Check out, if you haven’t already, Paul Duguid’s witty and incisive exposé of the pitfalls of searching for Tristram Shandy in Google Book Search, an exercise which puts many of the inadequacies of the world’s leading digitization program into relief. By Duguid’s own admission, Lawrence Sterne’s legendary experimental novel is an idiosyncratic choice, but its many typographic and structural oddities make it a particularly useful lens through which to examine the challenges of migrating books successfully to the digital domain. This follows a similar examination Duguid carried out last year with the same text in Project Gutenberg, an experience which he said revealed the limitations of peer production in generating high quality digital editions (also see Dan’s own take on this in an older if:book post). This study focuses on the problems of inheritance as a mode of quality assurance, in this case the bequeathing of large authoritative collections by elite institutions to the Google digitization enterprise. Does simply digitizing these – ?books, imprimaturs and all – ?automatically result in an authoritative bibliographic resource?

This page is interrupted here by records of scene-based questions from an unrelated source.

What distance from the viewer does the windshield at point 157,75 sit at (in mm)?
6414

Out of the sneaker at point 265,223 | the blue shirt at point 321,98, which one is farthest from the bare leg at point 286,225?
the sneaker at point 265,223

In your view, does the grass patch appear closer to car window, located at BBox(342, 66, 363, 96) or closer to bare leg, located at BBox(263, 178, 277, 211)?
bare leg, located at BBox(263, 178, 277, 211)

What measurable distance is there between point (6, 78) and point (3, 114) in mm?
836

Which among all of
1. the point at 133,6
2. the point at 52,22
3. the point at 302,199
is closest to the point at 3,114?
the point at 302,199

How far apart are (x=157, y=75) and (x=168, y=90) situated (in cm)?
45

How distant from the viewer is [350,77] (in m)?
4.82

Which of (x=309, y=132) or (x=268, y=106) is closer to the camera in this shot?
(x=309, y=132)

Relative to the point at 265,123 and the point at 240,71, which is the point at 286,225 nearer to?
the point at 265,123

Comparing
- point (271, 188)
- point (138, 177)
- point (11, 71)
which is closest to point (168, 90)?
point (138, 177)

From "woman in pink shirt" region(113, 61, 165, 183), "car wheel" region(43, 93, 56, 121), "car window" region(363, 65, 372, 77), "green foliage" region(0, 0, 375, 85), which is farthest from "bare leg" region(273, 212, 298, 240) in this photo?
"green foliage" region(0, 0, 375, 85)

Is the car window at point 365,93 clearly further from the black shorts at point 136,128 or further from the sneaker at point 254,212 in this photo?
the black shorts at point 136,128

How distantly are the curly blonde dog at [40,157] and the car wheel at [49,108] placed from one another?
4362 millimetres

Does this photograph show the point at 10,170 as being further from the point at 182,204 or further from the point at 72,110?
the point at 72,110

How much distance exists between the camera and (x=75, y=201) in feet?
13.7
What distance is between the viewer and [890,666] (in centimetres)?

Duguid’s suggests not. The process of migrating analog works to the digital environment in a way that respects the orginals but fully integrates them into the networked world is trickier than simply scanning and dumping into a database. The Shandy study shows in detail how Google’s ambition to organizing the world’s books and making them universally accessible and useful (to slightly adapt Google’s mission statement) is being carried out in a hasty, slipshod manner, leading to a serious deficit in quality in what could eventually become, for better or worse, the world’s library. Duguid is hardly the first to point this out, but the intense focus of his case study is valuable and serves as a useful counterpoint to the technoromantic visions of Google boosters such as Kevin Kelly, who predict a new electronic book culture liberated by search engines in which readers are free to find, remix and recombine texts in various ways. While this networked bibliotopia sounds attractive, it’s conceived primarily from the standpoint of technology and not well grounded in the particulars of books. What works as snappy Web2.0 buzz doesn’t necessarily hold up in practice.

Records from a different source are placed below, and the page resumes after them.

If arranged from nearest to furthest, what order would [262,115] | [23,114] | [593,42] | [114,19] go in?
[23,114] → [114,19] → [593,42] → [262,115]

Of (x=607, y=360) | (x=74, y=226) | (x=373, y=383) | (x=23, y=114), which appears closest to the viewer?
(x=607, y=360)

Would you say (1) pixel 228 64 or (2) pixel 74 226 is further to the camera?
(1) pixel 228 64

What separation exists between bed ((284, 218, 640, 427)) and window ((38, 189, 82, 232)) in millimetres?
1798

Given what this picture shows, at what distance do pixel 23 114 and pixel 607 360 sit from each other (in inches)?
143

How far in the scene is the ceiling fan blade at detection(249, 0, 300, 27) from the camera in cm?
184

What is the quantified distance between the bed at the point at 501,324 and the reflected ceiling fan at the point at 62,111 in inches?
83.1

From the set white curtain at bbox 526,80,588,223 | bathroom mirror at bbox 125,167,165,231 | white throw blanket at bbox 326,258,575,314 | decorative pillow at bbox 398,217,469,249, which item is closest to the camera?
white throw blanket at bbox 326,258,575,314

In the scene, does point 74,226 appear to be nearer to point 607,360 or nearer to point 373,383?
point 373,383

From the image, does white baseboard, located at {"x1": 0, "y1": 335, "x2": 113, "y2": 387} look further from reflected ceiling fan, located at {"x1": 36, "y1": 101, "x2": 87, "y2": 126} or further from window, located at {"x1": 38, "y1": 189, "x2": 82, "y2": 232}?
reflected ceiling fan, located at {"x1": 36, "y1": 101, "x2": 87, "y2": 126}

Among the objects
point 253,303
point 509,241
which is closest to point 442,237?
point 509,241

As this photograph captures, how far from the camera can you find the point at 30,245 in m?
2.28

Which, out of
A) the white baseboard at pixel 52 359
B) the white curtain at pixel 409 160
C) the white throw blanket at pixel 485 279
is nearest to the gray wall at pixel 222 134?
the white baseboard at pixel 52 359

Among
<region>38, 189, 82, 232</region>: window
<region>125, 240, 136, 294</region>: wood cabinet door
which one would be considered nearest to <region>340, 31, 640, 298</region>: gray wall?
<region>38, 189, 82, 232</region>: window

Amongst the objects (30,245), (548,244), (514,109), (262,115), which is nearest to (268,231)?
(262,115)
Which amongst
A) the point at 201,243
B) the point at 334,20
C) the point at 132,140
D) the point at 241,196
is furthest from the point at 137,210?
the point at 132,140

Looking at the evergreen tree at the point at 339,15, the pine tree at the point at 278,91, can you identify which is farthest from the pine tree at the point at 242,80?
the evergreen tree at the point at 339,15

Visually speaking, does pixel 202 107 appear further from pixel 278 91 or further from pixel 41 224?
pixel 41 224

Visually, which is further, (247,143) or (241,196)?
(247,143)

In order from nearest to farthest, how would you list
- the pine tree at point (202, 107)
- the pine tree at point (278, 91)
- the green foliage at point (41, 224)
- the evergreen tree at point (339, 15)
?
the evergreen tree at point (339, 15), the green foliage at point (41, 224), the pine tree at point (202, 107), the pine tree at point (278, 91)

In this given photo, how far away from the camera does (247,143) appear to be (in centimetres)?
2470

As is so often the case, the devil is in the details, and it is precisely the details that Google seems to have overlooked, or rather sprinted past. Sloppy scanning and the blithe discarding of organizational and metadata schemes meticulously devised through centuries of librarianship, might indeed make the books “universally accessible” (or close to that) but the “and useful” part of the equation could go unrealized. As we build the future, it’s worth pondering what parts of the past we want to hold on to. It’s going to have to be a slower and more painstaking a process than Google (and, ironically, the partner libraries who have rushed headlong into these deals) might be prepared to undertake. Duguid:
The Google Books Project is no doubt an important, in many ways invaluable, project. It is also, on the brief evidence given here, a highly problematic one. Relying on the power of its search tools, Google has ignored elemental metadata, such as volume numbers. The quality of its scanning (and so we may presume its searching) is at times completely inadequate. The editions offered (by search or by sale) are, at best, regrettable. Curiously, this suggests to me that it may be Google’s technicians, and not librarians, who are the great romanticisers of the book. Google Books takes books as a storehouse of wisdom to be opened up with new tools. They fail to see what librarians know: books can be obtuse, obdurate, even obnoxious things. As a group, they don’t submit equally to a standard shelf, a standard scanner, or a standard ontology. Nor are their constraints overcome by scraping the text and developing search algorithms. Such strategies can undoubtedly be helpful, but in trying to do away with fairly simple constraints (like volumes), these strategies underestimate how a book’s rigidities are often simultaneously resources deeply implicated in the ways in which authors and publishers sought to create the content, meaning, and significance that Google now seeks to liberate. Even with some of the best search and scanning technology in the world behind you, it is unwise to ignore the bookish character of books. More generally, transferring any complex communicative artifacts between generations of technology is always likely to be more problematic than automatic.
Also take a look at Peter Brantley’s thoughts on Duguid:
Ultimately, whether or not Google Book Search is a useful tool will hinge in no small part on the ability of its engineers to provoke among themselves a more thorough, and less alchemic, appreciation for the materials they are attempting to transmute from paper to gold.